* QUESTIONS ON THE MATERIAL:
- 1) Answer these questions from the kelp connectivity text:
(a) In which journal did the article appear?
(b) How many replicate boundary currents does Australia have, according to the summary?
(c) Which kelp species was studied?
- 2) Reproduce part of the kelp connectivity text word for word. Begin at the words "3. Variation in" and stop after "strength of currents.".

* GIVEN TEXT:
------------------------------------------------------------------------
[OANNES Foro] Variation in the strength of continental boundary currents determines continent-wide connectivity in kelp

Mario Cabrejos casal en infotex.com.pe
Mar Jun 14 19:12:05 PDT 2011


Journal of Ecology
Volume 99, Issue 4, pages 1026-1032, July 2011
Article first published online: 17 MAR 2011
DOI: 10.1111/j.1365-2745.2011.01822.x

Variation in the strength of continental boundary currents determines continent-wide connectivity in kelp
Melinda A. Coleman1,2,3,*, Moninya Roughan4,5, Helen S. Macdonald4, Sean D. Connell2, Bronwyn M. Gillanders2, Brendan P. Kelaher3, Peter D. Steinberg1,5
1 Center for Marine BioInnovation and School of Biological, Earth and Environmental Science, 501B Biological Sciences Bldg., University of New South Wales, NSW 2052, Australia2 Southern Seas Ecology Laboratories, School of Earth and Environmental Sciences, University of Adelaide, SA 5005, Australia3 NSW Department of Environment, Climate Change and Water, Batemans Marine Park, Burrawang St, Narooma, NSW 2546, Australia4 Coastal and Regional Oceanography Laboratory, School of Mathematics and Statistics, University of New South Wales, NSW 2052, Australia5 Sydney Institute of Marine Science, 22 Chowder Bay Road, Mosman, NSW 2088, Australia. Correspondence: Melinda A. Coleman,  E-mail: melinda.coleman en environment.nsw.gov.au
Summary
1. Determining the extent to which coastal oceanographic processes facilitate connectivity of marine organisms underpins our understanding of the ecology and evolution of marine communities. Continental boundary currents are a dominant physical influence on marine connectivity, but determining their effect has proved elusive because of difficulties in achieving replication of currents within the distribution of a single species.

2. Australia provides an unparalleled opportunity to address such questions because it has three replicate boundary currents within narrow latitudinal ranges that share continentally distributed species. We tested whether the strength of continental boundary currents influences coastal connectivity of a dominant foundation species (the kelp Ecklonia radiata).

3. Variation in the strength of different boundary currents produced entirely different patterns of connectivity in kelp with high connectivity in strong currents and low connectivity in weak currents. Spatial patterns of genetic structuring were also correlated with the nature and strength of currents.

4. Synthesis. This result has global implications; continental boundary currents are key drivers of marine connectivity and give predictive ability with which to understand variable ecologies of temperate coastlines world-wide.
------------------------------------------------------------------------
* INFORMATION:
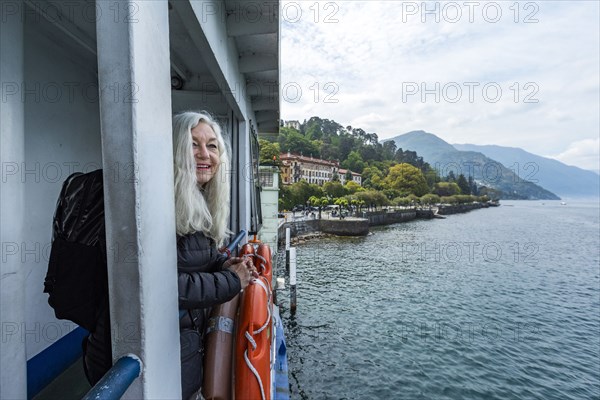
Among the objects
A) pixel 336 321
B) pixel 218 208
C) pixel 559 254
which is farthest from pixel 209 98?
pixel 559 254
------------------------------------------------------------------------
* TASK SOLUTIONS:
- 1)
(a) Journal of Ecology
(b) Three
(c) Ecklonia radiata

- 2)
3. Variation in the strength of different boundary currents produced entirely different patterns of connectivity in kelp with high connectivity in strong currents and low connectivity in weak currents. Spatial patterns of genetic structuring were also correlated with the nature and strength of currents.